Crédit image: Sgt Mathieu St-Amour, Rideau Hall Source : Bureau du secrétaire du gouverneur général / gg.ca

OTTAWA – Face à son incapacité à s’exprimer en français, les conservateurs et bloquistes ont déposé une motion en comité parlementaire pour réviser le processus ayant mené à la nomination de la gouverneure générale, Mary Simon, en 2021. Leur tentative risque toutefois d’échouer face aux libéraux et néo-démocrates qui ont signalé leur désaccord.

Au Comité permanent des langues officielles, le Parti conservateur, appuyé par le Bloc Québécois, a déposé une motion demandant à ce que cinq séances de comité soient consacrées pour y comprendre les raisons qui ont amené Justin Trudeau à nommer Mary Simon comme gouverneure générale, malgré le fait qu’elle ne parle pas français. Cette dernière parle l’anglais et l’inuktitut, mais trois ans plus tard et malgré des cours de français, elle n’a pas fait de réels progrès dans l’apprentissage de la langue.

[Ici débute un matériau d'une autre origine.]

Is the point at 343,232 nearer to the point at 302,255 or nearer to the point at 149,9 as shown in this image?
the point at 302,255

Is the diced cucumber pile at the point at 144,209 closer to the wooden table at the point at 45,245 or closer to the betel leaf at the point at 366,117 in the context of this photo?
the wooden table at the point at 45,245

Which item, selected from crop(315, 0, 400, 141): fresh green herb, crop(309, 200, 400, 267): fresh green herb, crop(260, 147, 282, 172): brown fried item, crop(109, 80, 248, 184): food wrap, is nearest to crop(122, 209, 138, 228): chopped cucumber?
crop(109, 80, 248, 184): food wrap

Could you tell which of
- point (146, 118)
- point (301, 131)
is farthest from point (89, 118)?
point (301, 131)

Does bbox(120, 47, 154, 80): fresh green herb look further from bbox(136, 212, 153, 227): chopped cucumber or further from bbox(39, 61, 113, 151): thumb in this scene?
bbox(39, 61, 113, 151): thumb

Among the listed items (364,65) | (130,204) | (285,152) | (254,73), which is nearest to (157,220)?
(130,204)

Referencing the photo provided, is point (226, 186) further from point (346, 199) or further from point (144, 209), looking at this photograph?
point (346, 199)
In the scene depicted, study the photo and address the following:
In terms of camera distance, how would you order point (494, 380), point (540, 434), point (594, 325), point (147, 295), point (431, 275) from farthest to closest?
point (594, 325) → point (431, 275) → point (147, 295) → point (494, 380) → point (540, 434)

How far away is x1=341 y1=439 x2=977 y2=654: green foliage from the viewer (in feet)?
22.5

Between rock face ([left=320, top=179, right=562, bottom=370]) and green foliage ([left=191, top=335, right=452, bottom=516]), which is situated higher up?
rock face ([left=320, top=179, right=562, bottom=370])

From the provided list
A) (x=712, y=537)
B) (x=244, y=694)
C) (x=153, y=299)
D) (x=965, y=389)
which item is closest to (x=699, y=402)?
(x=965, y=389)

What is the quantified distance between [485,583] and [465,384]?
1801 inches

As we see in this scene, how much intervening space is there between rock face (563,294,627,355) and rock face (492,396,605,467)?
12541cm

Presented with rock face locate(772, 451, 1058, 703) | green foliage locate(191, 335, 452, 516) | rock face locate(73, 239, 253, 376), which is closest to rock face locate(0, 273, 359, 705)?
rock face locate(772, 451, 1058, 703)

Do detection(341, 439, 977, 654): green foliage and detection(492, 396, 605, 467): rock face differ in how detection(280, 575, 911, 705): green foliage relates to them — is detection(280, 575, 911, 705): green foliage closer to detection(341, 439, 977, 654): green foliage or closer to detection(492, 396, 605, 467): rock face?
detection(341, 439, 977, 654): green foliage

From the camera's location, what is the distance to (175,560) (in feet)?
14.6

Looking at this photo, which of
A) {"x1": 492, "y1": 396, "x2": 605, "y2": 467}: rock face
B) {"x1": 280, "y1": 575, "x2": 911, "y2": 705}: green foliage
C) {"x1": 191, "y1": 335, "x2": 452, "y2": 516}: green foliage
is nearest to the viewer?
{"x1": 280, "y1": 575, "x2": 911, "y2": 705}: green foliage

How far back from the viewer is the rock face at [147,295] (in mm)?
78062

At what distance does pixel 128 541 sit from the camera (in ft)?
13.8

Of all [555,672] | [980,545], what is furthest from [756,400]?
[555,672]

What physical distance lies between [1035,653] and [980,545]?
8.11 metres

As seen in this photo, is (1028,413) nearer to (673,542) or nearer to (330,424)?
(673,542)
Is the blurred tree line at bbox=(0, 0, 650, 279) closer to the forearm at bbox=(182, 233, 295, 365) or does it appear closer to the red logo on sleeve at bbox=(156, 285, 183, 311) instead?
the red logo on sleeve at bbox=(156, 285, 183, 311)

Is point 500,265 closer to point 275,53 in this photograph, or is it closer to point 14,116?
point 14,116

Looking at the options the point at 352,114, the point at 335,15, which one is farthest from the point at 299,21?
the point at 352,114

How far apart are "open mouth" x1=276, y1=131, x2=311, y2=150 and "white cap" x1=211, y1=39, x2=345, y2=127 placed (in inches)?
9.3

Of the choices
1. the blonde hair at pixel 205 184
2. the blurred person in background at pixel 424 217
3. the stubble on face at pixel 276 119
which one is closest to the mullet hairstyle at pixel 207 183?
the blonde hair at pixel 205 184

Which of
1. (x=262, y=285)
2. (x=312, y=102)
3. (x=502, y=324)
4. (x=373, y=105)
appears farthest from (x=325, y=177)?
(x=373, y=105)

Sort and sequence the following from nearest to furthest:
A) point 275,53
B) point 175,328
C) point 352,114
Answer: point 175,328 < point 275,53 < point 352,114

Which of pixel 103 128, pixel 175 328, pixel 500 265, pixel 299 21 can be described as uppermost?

L’inaptitude de Mary Simon à converser en français lors d’une visite d’un organisme à la fin septembre, dans la ville de Québec, a fait l’objet de reportages dans les médias. Cette dernière avait même dû annuler d’autres activités prévues à son horaire dans la capitale québécoise à la suite de la controverse.

Le conservateur Joël Godin (à gauche) et le bloquiste Mario Beaulieu (à droite) en Comité permanent des langues officielles, en 2023. Photo : THE CANADIAN PRESS/Adrian Wyld

Les deux partis d’opposition réclament dans leur motion que Jean-Yves Duclos, le lieutenant du Québec pour les libéraux, son prédécesseur Pablo Rodriguez ainsi que le ministre des Affaires intergouvernementales Dominic Leblanc témoignent. L’auteur de la motion, le conservateur Joël Godin, demande aussi que le secrétaire de la gouverneure générale, Ken MacKillop, la greffière du Conseil privé Janice Charette et d’autres hauts fonctionnaires du Bureau du Conseil privé soient appelé au comité.

Mary Simon n’est pas mentionnée comme possible témoin, car elle « n’a pas à être visée par cette interrogation-là et cette bévue du gouvernement actuel », soutient le conservateur Joël Godin. Il estime qu’il faut plutôt se pencher sur le processus ayant mené à sa nomination. Le député du Bloc Mario Beaulieu voit dans cette nomination « une volonté de remettre en question le bilinguisme pour les instances fédérales au Canada ».

Libéraux et néo-démocrates opposés

« La gouverneure générale devrait être bilingue. J’ai cette opinion, j’ai toujours eu cette opinion et j’aurai toujours cette opinion », a lancé en réplique le député libéral acadien Darrell Samson.

Son collègue québécois Joël Lightbound a poursuivi. « Pour moi, il est impensable que la gouverneure générale, après trois ans, ne parle pas français. Je pense que c’était une nomination qui était certainement regrettable ».

Mais les libéraux et les néo-démocrates ont chacun avancé que le comité avait d’autres chats à fouetter que de se pencher sur le cas de Mary Simon, notamment une étude sur le continuum d’éducation dans la langue de la minorité.

« Pour moi, les milliers d’enfants qu’on perd année après année parce qu’ils n’ont pas accès à des services en français dans la petite enfance, c’est bien plus important que la langue de Mary Simon », juge Joël Lightbound.

Le néo-démocrate Alexandre Boulerice déplore que Mary Simon ne parle toujours pas français, mais estime qu’il y a des sujets plus prioritaires pour le comité. Photo : THE CANADIAN PRESS/Sean Kilpatrick

La gouverneure générale devrait parler anglais et français, a soutenu l’élu néo-démocrate Alexandre Boulerice, en estimant du même souffle que « prendre cinq séances pour parler d’une personne (…) c’est assez burlesque et moi je refuse de jouer dans cette comédie », ce à quoi les oppositions ont répliqué qu’il n’y avait pas de date limite mentionnée pour cette étude en comité.

« Ils sont d’accord avec ma motion, mais ils ne veulent pas y aller. Quelle incohérence », a lancé Joël Godin, tandis que Mario Beaulieu plaidait quelques instants plus tôt « que si on est contre, il faut donner suite ».

Le vote portant sur la motion doit avoir lieu jeudi. Le Bloc Québécois a aussi déposé une motion, mais demandant cette fois-ci le témoignage de Mary Simon au Comité permanent des opérations gouvernementales et des prévisions budgétaires. Le vote sur cette motion n’a pas encore eu lieu.